[Records from a spatial question set]
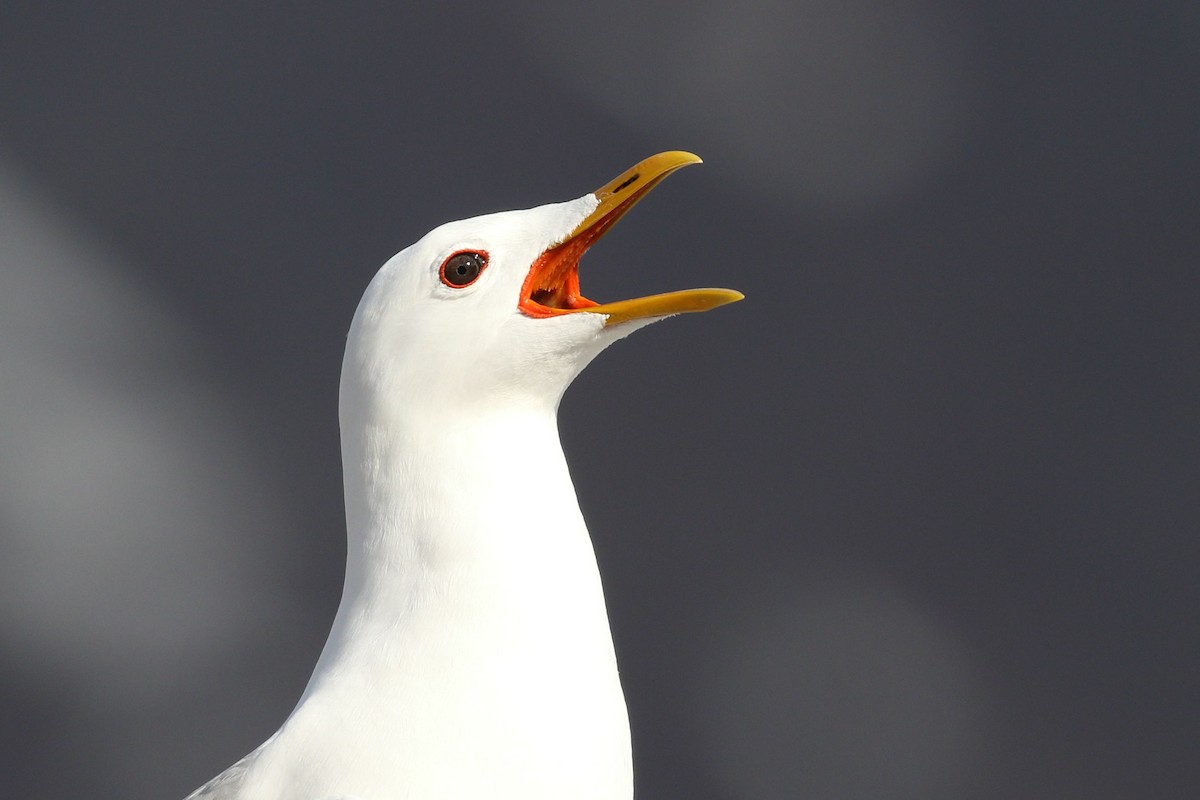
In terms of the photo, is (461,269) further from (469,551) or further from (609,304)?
(469,551)

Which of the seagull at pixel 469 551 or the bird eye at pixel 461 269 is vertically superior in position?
the bird eye at pixel 461 269

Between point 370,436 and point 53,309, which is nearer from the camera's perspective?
point 370,436

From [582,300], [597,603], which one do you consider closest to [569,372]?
[582,300]

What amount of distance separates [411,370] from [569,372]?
142 millimetres

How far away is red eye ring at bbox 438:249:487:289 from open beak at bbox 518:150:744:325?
0.15ft

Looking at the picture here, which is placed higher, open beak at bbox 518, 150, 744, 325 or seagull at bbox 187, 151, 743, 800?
open beak at bbox 518, 150, 744, 325

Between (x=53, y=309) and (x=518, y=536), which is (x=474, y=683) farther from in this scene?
(x=53, y=309)

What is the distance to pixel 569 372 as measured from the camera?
120cm

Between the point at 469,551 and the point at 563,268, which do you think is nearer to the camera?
the point at 469,551

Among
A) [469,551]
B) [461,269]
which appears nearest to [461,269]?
[461,269]

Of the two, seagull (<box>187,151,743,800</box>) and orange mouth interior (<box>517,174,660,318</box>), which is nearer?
seagull (<box>187,151,743,800</box>)

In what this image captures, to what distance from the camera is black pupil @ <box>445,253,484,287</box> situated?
1.18 metres

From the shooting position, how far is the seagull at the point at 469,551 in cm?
106

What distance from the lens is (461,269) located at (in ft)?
3.88
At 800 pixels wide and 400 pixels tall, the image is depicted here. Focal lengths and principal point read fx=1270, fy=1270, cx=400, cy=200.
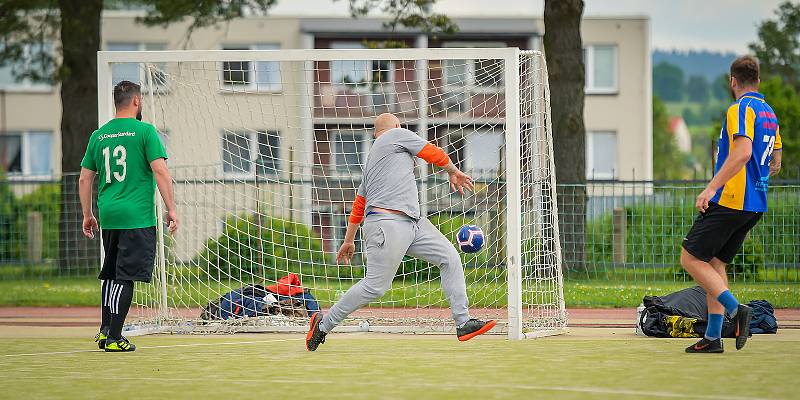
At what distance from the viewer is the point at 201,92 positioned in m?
13.6

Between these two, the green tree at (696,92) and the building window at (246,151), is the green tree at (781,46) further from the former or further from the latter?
the green tree at (696,92)

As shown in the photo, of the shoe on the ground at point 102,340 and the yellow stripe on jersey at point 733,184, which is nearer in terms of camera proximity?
the yellow stripe on jersey at point 733,184

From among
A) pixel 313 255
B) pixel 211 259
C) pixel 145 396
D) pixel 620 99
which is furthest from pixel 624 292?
pixel 620 99

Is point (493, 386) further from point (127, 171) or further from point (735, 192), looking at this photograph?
point (127, 171)

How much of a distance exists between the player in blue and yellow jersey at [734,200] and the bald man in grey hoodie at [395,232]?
1.64 m

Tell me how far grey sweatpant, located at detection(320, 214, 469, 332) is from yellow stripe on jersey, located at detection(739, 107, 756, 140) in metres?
2.47

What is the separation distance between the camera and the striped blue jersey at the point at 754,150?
9070 millimetres

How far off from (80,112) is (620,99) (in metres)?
25.9

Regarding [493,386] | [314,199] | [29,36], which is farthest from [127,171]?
[29,36]

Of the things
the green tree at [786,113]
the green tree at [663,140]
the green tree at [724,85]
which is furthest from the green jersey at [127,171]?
the green tree at [663,140]

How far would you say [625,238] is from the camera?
17.3 meters

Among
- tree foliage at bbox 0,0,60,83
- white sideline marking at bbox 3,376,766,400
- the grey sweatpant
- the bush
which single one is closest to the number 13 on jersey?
the grey sweatpant

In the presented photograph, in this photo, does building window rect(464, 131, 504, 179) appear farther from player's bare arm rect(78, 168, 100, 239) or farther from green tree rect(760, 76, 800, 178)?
green tree rect(760, 76, 800, 178)

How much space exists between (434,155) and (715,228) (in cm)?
217
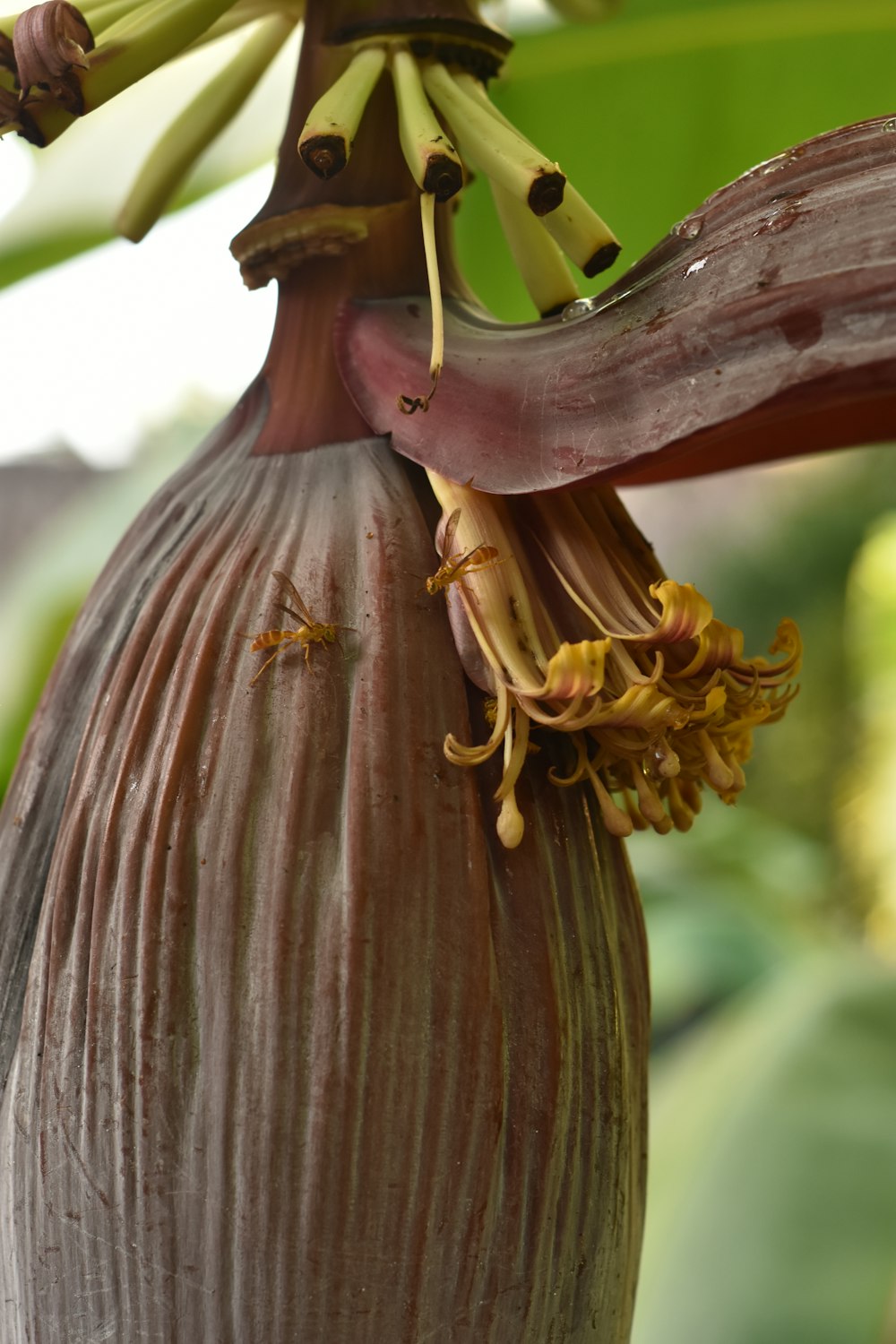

### What the task requires
Substitute "farther" for "further" in the records, starting at the beginning and going through the line with "142 millimetres", and keep everything else the same. Give only those lines and leave out the pictures.

### Expected answer
In terms of the photo, is (461,269) farther from (469,551) or farther from (609,304)?
(469,551)

Which of the seagull at pixel 469 551 or the bird eye at pixel 461 269 is vertically superior in position?
the bird eye at pixel 461 269

Between point 370,436 and point 53,309, which is nearer from the camera's perspective?
point 370,436

From [582,300], [597,603], which one do you consider closest to [569,372]?
[582,300]

What amount of distance separates [411,370] from [569,372]?
142 millimetres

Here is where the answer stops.